Get XPath from clicked HtmlElement in WebBrowserCo

2019-02-18 19:29发布

问题:

How can I get the XPath from a clicked HtmlElement in the WebBrowserControl?

This is how I retrieve the clicked HtmlElement:

System.Windows.Forms.HtmlDocument document = this.webBrowser1.Document;
document.MouseUp += new HtmlElementEventHandler(this.htmlDocument_Click);

private void htmlDocument_Click(object sender, HtmlElementEventArgs e)
{
    HtmlElement element = this.webBrowser1.Document.GetElementFromPoint(e.ClientMousePosition);
}

I want to click specific elements (price, article number, description, etc) on a website and get their XPath expressions.

Thank you!

回答1:

XPath expression is not a standard feature of HTML (unlike with XML). If you're looking to get an element XPath which you can later use with Html Agility Pack, you have at least two options:

  1. Walk up the element's DOM ancestry tree using HtmlElement.Parent and construct the XPath manually.
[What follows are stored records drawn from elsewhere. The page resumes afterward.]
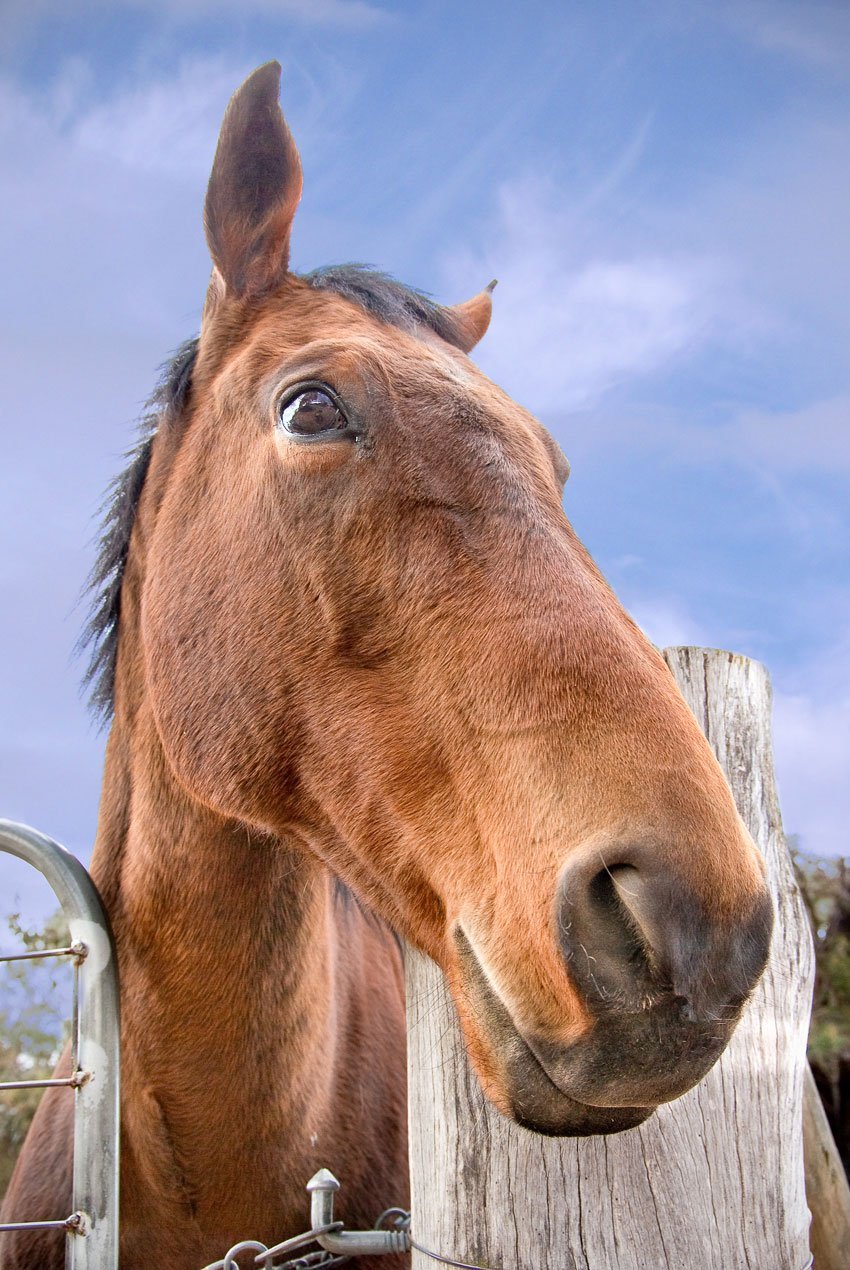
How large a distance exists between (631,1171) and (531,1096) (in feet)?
1.22

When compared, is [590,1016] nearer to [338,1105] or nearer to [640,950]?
[640,950]

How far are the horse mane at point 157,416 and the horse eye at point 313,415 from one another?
44 cm

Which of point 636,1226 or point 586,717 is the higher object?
point 586,717

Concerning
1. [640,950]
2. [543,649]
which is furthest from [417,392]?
[640,950]

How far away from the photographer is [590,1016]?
59.0 inches

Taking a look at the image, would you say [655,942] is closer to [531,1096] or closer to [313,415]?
[531,1096]

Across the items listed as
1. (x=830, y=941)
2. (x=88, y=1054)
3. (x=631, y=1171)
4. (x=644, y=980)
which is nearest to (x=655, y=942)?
(x=644, y=980)

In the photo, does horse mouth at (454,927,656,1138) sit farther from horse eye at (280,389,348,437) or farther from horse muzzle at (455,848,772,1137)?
horse eye at (280,389,348,437)

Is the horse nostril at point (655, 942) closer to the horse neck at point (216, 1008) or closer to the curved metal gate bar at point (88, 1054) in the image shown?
the horse neck at point (216, 1008)

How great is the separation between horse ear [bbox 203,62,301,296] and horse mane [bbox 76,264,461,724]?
160 mm

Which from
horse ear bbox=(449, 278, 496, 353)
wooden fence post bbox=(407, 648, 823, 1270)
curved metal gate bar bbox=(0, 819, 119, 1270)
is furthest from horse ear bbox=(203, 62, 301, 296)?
wooden fence post bbox=(407, 648, 823, 1270)

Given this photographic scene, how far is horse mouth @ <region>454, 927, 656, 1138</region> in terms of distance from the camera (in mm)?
1602

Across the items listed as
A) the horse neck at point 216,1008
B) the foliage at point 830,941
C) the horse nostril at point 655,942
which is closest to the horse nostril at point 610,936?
the horse nostril at point 655,942

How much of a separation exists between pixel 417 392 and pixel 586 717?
0.95 metres
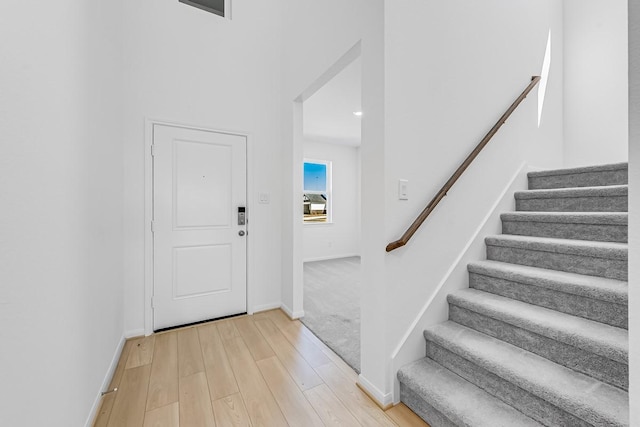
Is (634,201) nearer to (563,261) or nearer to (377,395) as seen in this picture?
(563,261)

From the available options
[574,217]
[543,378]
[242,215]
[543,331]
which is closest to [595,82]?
[574,217]

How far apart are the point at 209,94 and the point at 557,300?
328 centimetres

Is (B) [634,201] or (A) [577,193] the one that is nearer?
(B) [634,201]

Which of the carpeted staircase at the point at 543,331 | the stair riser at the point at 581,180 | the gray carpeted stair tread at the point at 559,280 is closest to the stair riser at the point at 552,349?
the carpeted staircase at the point at 543,331

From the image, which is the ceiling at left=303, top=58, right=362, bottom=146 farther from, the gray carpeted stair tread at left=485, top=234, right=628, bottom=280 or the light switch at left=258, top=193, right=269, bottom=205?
the gray carpeted stair tread at left=485, top=234, right=628, bottom=280

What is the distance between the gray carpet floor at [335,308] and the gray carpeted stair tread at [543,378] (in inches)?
30.8

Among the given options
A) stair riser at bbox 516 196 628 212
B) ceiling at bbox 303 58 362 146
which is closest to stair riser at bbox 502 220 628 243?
stair riser at bbox 516 196 628 212

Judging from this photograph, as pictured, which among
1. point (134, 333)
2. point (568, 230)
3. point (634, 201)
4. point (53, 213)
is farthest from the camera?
point (134, 333)

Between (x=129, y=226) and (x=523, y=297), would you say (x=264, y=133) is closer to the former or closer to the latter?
(x=129, y=226)

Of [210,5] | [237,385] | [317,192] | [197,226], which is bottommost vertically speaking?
[237,385]

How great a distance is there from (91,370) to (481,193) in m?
2.87

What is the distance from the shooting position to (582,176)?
2170 millimetres

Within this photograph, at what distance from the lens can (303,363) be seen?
79.7 inches

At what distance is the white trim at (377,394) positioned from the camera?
5.21ft
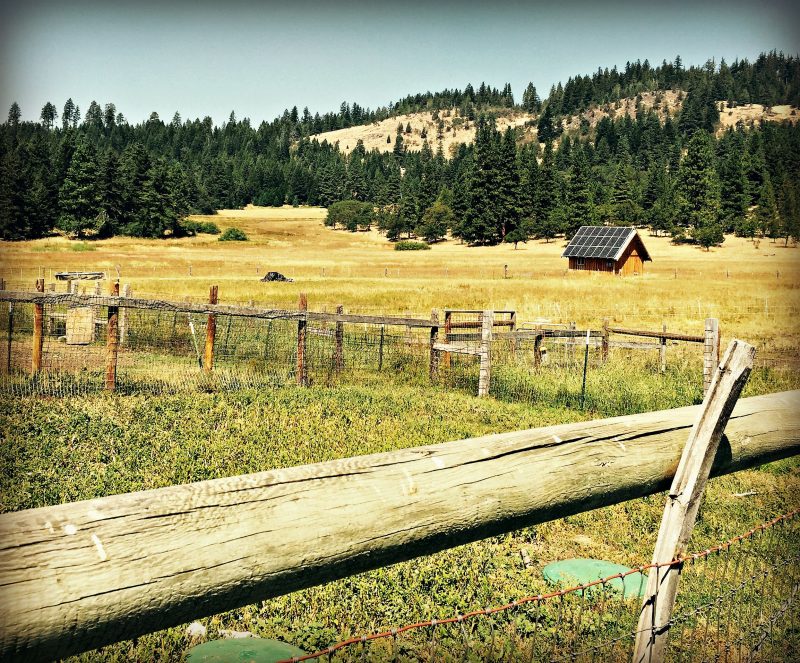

  2. Use Html Agility Pack itself and do something like this (untested):

HtmlElement element = this.webBrowser1.Document.GetElementFromPoint(e.ClientMousePosition);

var savedId = element.Id;
var uniqueId = Guid.NewGuid().ToString();
element.Id = uniqueId;

var doc = new HtmlAgilityPack.HtmlDocument();
doc.LoadHtml(element.Document.GetElementsByTagName("html")[0].OuterHtml);
element.Id = savedId;

var node = doc.GetElementbyId(uniqueId);
var xpath = node.XPath;